Individual risk, including potential underlying genetical dispositions and causative medical conditions, should be investigated and treated where possible (Kaisary et al, 2016). Targeted medical therapy can be an effective preventive method following biochemical analysis of a stone—the drug should halt stone formation with minimal side effects to achieve good compliance (Skolarikos et al, 2022). Most ACPs are non-medical prescribers, enabling holistic autonomous care. Non-medical prescribers are accountable to ensure that before any prescribing decision is reached they have assessed the patient, considered the options and reached a shared decision to maintain safe, effective, patient-centred prescribing (Royal Pharmaceutical Society, 2021).
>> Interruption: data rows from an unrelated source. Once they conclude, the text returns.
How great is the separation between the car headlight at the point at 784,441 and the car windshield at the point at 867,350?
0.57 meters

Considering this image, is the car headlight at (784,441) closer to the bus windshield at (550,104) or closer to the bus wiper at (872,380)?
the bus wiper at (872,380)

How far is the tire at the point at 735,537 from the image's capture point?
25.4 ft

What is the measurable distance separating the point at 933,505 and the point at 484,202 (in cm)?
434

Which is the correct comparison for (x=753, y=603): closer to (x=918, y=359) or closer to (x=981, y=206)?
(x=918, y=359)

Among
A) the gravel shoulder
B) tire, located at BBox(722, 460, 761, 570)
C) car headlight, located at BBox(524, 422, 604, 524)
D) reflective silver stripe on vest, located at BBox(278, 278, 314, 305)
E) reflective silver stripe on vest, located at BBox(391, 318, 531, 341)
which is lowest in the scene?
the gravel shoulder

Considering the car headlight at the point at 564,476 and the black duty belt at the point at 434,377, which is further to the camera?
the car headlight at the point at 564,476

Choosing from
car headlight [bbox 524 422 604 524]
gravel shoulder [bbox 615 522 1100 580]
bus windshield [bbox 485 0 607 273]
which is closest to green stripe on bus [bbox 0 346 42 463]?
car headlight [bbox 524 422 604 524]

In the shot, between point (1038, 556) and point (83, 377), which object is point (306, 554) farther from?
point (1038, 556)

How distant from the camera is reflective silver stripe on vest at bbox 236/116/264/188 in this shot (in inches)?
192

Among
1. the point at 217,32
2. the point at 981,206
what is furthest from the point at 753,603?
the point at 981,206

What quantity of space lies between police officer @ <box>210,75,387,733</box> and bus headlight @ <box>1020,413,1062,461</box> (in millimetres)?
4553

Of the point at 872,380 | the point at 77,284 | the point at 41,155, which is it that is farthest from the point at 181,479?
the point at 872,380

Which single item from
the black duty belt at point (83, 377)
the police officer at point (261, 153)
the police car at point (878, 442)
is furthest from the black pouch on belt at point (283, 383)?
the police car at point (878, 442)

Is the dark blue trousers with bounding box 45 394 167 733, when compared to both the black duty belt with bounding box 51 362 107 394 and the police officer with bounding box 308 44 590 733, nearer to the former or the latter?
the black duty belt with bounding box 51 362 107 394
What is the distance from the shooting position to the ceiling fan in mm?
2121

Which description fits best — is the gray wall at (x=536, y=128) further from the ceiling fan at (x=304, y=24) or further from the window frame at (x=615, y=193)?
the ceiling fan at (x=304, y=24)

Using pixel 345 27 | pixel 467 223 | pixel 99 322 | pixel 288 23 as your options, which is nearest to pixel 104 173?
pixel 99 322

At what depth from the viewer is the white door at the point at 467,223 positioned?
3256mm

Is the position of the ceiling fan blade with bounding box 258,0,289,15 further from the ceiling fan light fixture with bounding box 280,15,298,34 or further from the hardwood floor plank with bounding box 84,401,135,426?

Medication suitability is dependent on underlying metabolic abnormalities and stone composition (Skolarikos et al, 2022). Considering calcium-based stones are most prevalent, thiazide diuretics or potassium citrate can be considered (NICE, 2019). Thiazides stimulate calcium reabsorption in the distal renal tubule and decrease extracellular fluid volume, increasing proximal renal tubular calcium reabsorption (Skolarikos et al, 2022). Potassium citrate binds with urinary calcium, thereby reducing the supersaturation of urine, and binds calcium oxalate crystals further preventing crystal growth (Krieger et al, 2015). In their meta-analysis Phillips et al (2015) concluded that potassium citrate significantly reduced stone size and prevented new stone formation by up to 75%.

Conclusion

The incidence of urolithiasis is on the increase, subsequently it is frequently encountered in the acute urological setting. The textbook symptoms are renal colic and haematuria in the acute presentation; a detailed synthesis of history of presenting complaint and clinical examination should occur to rule out potential differential diagnoses. ACPs are in the ideal position to use their knowledge and rational clinical-decision making to ensure timely recognition, prompt investigation and initial management. Once a diagnosis is confirmed, treatment decisions are based on several aspects such as stone composition, stone size, anatomical location and patient symptoms, employing conservative, medical and surgical management strategies.

KEY POINTS

  • Kidney stone disease is a term that encompasses the presence of stones (calculi) anywhere within the urinary tract—kidneys, ureter and bladder
  • The prevalence of kidney stone disease is increasing
  • There are different types of stones, named in relation to their biochemical composition
  • The main complication of stones are obstruction of urinary flow potentially causing hydronephrosis, infection, and acute kidney injury

CPD reflective questions

  • What are considered risk factors for developing ‘kidney stones’ (urolithiasis)?
  • If your patient was diagnosed with a 4 mm stone, but otherwise asymptomatic, what lifestyle advice would you offer?
  • Kidney stones can lead to more serious complications. Reflecting on this point, what analgesia would you offer if required?